When you know something inside out, you really know it. A great many organizations claim to really know something about innovation. Truth is, most have only inside knowledge. Innovation arises from circles of exchange, knowing things inside out.
Last week I described innovation as requiring “Mr. Inside & Mr. Outside,” two views coming from the brain’s two hemispheres. Innovation requires knowing something inside out, with both hemispheres exchanging views. Iain McGilchrist, a psychiatrist as well as Oxford literary scholar and researcher in neuroimaging, says this exchange has tailed off in the Western world. There’s a widening gap between the left and right hemisphere.
McGilchrist is the author of The Master and His Emissary: The Divided Brain and the Making of the Western World. The title is drawn from a tale told by Friedrich Nietzsche of an arrogant emissary who overthrows his benevolent master. McGilchrist recasts Nietzsche’s story with the master as metaphor, which is more of a right hemisphere function. Language is the emissary, and more a function of the left hemisphere. The Enlightenment overthrew this arrangement, to the detriment of the kingdom.
The Enlightenment disdained the inexactness of metaphor, preferring what it believed – incorrectly – was the precision of language. The ancients didn’t see it this way. Enlightenment thinkers dismissed them as darkened by religion and unenlightened. They presumed to be smarter than those who came before them. Disdain bred arrogance, so the emissary overthrew the master, metaphor. McGilchrist says this has led “ultimately to a large bias overall” for words over images in the Western world.
This bias leads to blindness. There’s a dynamic in the brain where the two hemispheres complement each other but also compete in a winner-take-all contest. McGilchrist says the one “getting in first” controls how we think. If the right hemisphere gets in first, it includes the left. But if the left wins, it excludes the right. This is happening in the West. We have mostly inside knowledge. Thus, we talk about innovation, but, as the saying goes, talk is cheap. We’re kidding ourselves.
When the left wins, it pushes away from the right. We see this in neuroimaging. The corpus callosum is the wide bundle of neural fibers connecting the left and right hemispheres. It facilitates an exchange between the two hemispheres. But findings from neuroimaging indicate that the corpus callosum is shrinking, leaving a widening gap between the left and right hemisphere. The left, left to itself, is in La-La Land.
The self-deception is due to the left hemisphere, which uses “that part of language to grasp things, or, as we say to ‘pin’ things down,” notes McGilchrist. Our left hemisphere tries to pin down in language what it assumes to be important. And therein lies the rub. To know what is important or innovative, we have to first rely on the right hemisphere.

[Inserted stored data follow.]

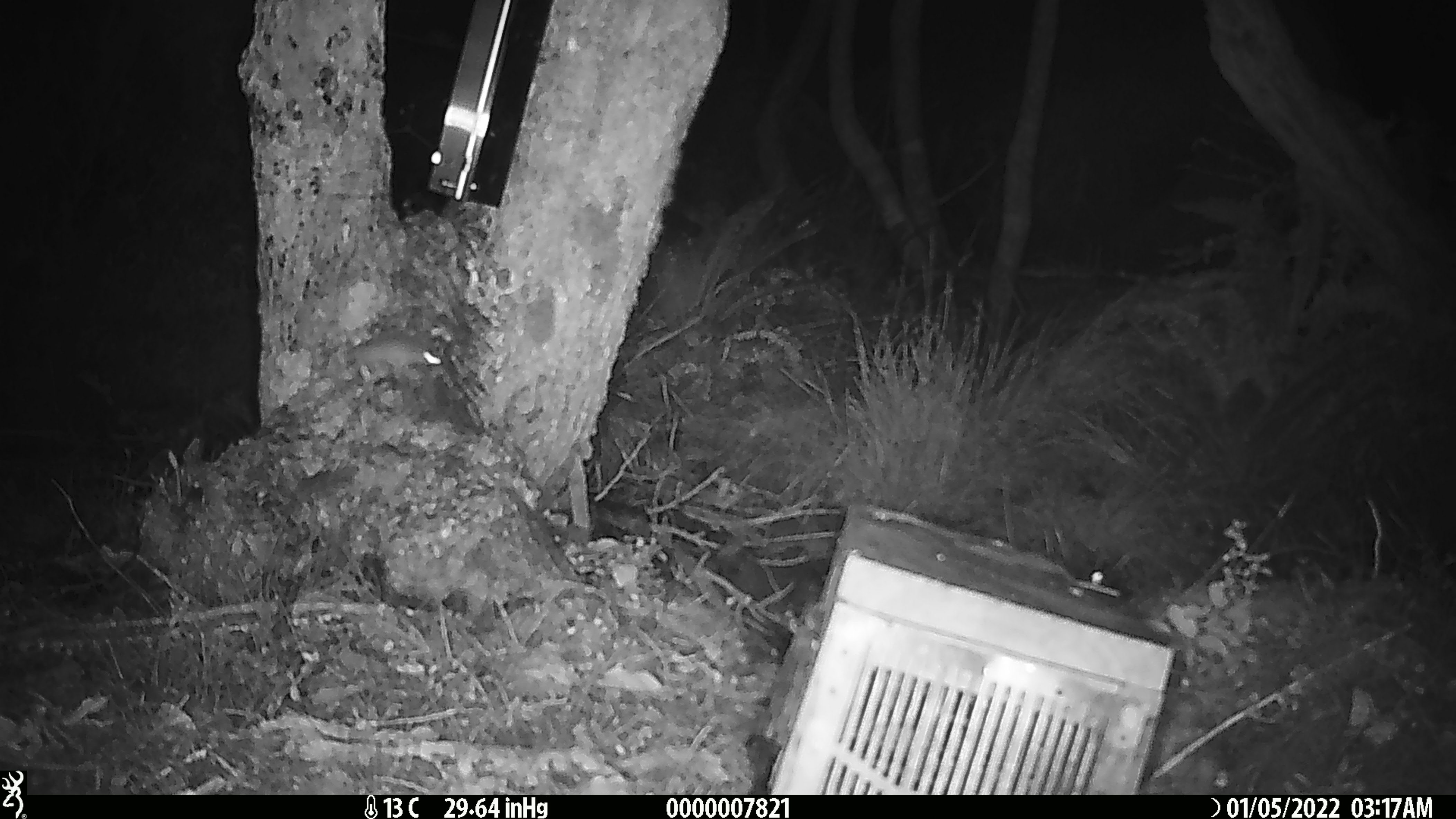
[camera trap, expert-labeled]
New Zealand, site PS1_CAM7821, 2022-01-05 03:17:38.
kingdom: Animalia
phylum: Chordata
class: Mammalia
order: Rodentia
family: Muridae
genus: Mus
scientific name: Mus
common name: mouse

Innovation, a Latin word drawn from the Greek renewal, requires what McGilchrist calls “the newness of the right hemisphere.” It plays “devils advocate, always on the lookout for things that might be different from our expectations. It sees things in context. It understands implicit meaning, metaphor, and body language.” On the other hand, “the world of the left hemisphere is dependent on denotative language and abstraction. It yields clarity and the power to manipulate things that are known, fixed, isolated, static, decontextualized, explicit, and general in nature but ultimately lifeless.” The left plays an important role, but only after learning what is important. It’s the emissary.
That’s why the right hemisphere is the master. “The right hemisphere by contrast yields a world of individual, changing, evolving, interconnected, implicit, incarnate living beings within the context of the lived world – but in the nature of things never fully graspable, never perfectly known.” The right hemisphere operates in an open system – the left in a closed system. The right includes the left, thinking in images that are sent to the left hemisphere, where they are “re-presented” in “virtual” categories expressed in language. These constructs are returned to the right for review. It’s supposed to be a never-ending reciprocating cycle. But due to the left winning the race, the Western world is now trapped in “hall of mirrors,” a “virtual reality,” according to McGilchrist. If you want to listen to McGilchrist detail this a bit more, check out this RSA Animate:
“Innovation arises from ongoing circles of exchange,” writes Margaret J. Wheatley, “where information is not just accumulated or stored, but created. Knowledge is generated anew from connections that weren’t there before.” She’s describing knowing something inside out. Today, with recent findings in neuroscience, we recognize that completing the circles of exchange requires including the outside view. It’s the only way individuals as well as institutions can claim to really know something.